Part of a conference paper to ID@50 at University of Bath June 2016. 

Provides video evidence for an explication of boarding and alighting are similar activities. Taken on 17 November 2015 @ approx 19:30

We next unfold the surprising similarities in the way passengers move between things that are very different. Differences include entering or leaving a concourse, and entering or leaving a platform. Firstly, at the concourse level an elderly person walks with sticks towards the wide aisle gate (WAG). That provides a slower opening and closing access/exit for slower moving people with bags, suitcases, wheelchairs, and prams. Children are particularly vulnerable to  fast closing gates. Coming towards us are two police officers. Waiting to meet a friend in the ‘wrong’ area might be considered   an offence. How flexible is the authority looking after this space to allow minor transgression and freedoms? Waiting inside the fare-line means not having to pay to exit then re-enter. With no seats on the ‘paid side’ concourse, where is waiting allowed? Is filming permitted? While this station is built with public funds it does not feel public. We feel threatened and vulnerable “outsiders” waiting and observing surreptitiously. 

 

The station is a hive of activity at rush hour in the evening (see Figure 5). Walking along the concourse and looking over the platform below; hearing the background noises, beeps of the fareline machines, trains entering and voice announcements and footsteps. These noises magnify and reflect against hard materials in the large echoic volume increases the reverberation time and inaudibility of announcements. Coping by 'fading-out' those noises as a way to survive.  Our downward looking eyes avoid the glare of bright lighting against dark backgrounds.  Such stressful crowded environments require us to ignore these visual, auditory, physical, haptic, emotional and psychological fears.
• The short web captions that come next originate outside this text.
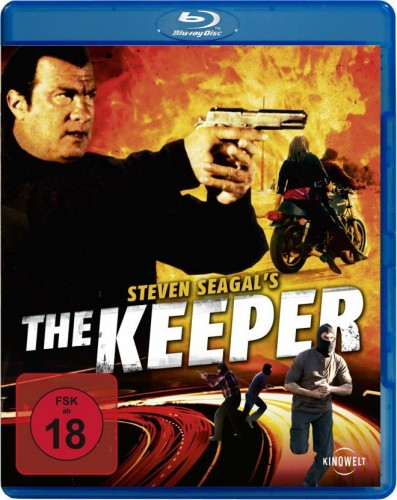 Hlídač / The Keeper (2009)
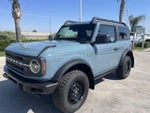 2022 Bronco Thumbnail 4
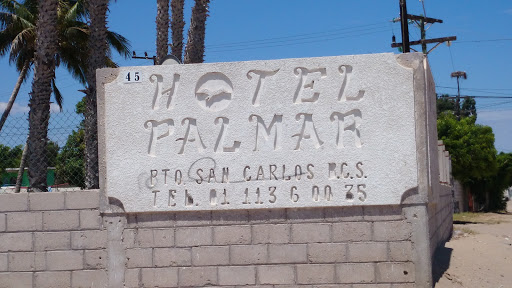 Hotel Palmer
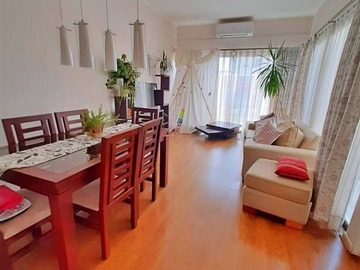 Arriendo Mensual / Casa / Til til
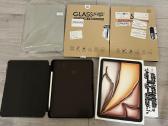iPad Air M3 11 256gb + Burga d. - nuotraukos Nr. 5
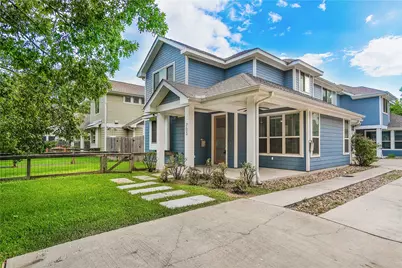 703 E 49th Street #B, Austin, TX 78751 - Photo 1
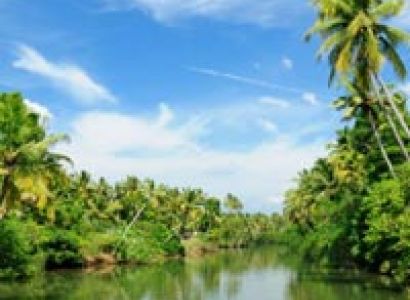 Kerala Munnar Travel Guide Tour
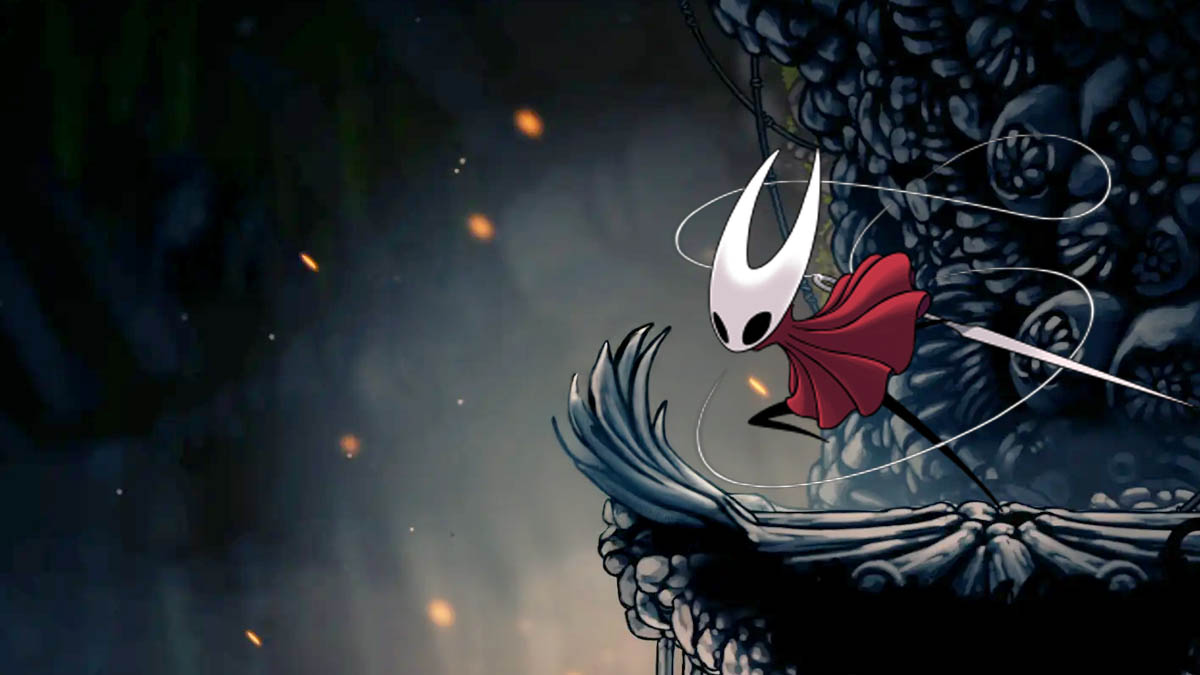 Hollow Knight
These physical, sensory and mental stresses could impact our long term well-being, happiness and humanity.  

 

At concourse level people circulate and move through the station from platform all the way upwards to their final exit (Figure 2). Tall barriers surrounding triple height voids prevent people falling or leaping onto the platform below. Platform edge doors protect passengers from falling into the train path, either deliberately or accidentally. A few more people wait at the ‘wrong’ area next to the fareline. The act of waiting and filming at this site feels subversive. Pretending to use a mobile phone and speaking into it. The aim is to look relaxed and stay calm. This strategy seems to protect us from interference waiting at the gateline on the ‘wrong’ side. 

 

Our friend arrives and we descend the escalator, and move down the platform to where there is space to stand. East and westbound platforms are identical apart from slight differences in signage. It is easy to board the train going in the wrong direction. The train’s arrival ‘suggests’ boarding without thinking, or checking, to rush towards the first train. There are few clues. In a rush the right direction is not so obvious. The only way to protect ourselves is to take a little more time. There is a likelihood of making a mistake that could cost us dearly in lost time. Joining the ‘right’ queue, the train rushes into the station and we board the next westbound train.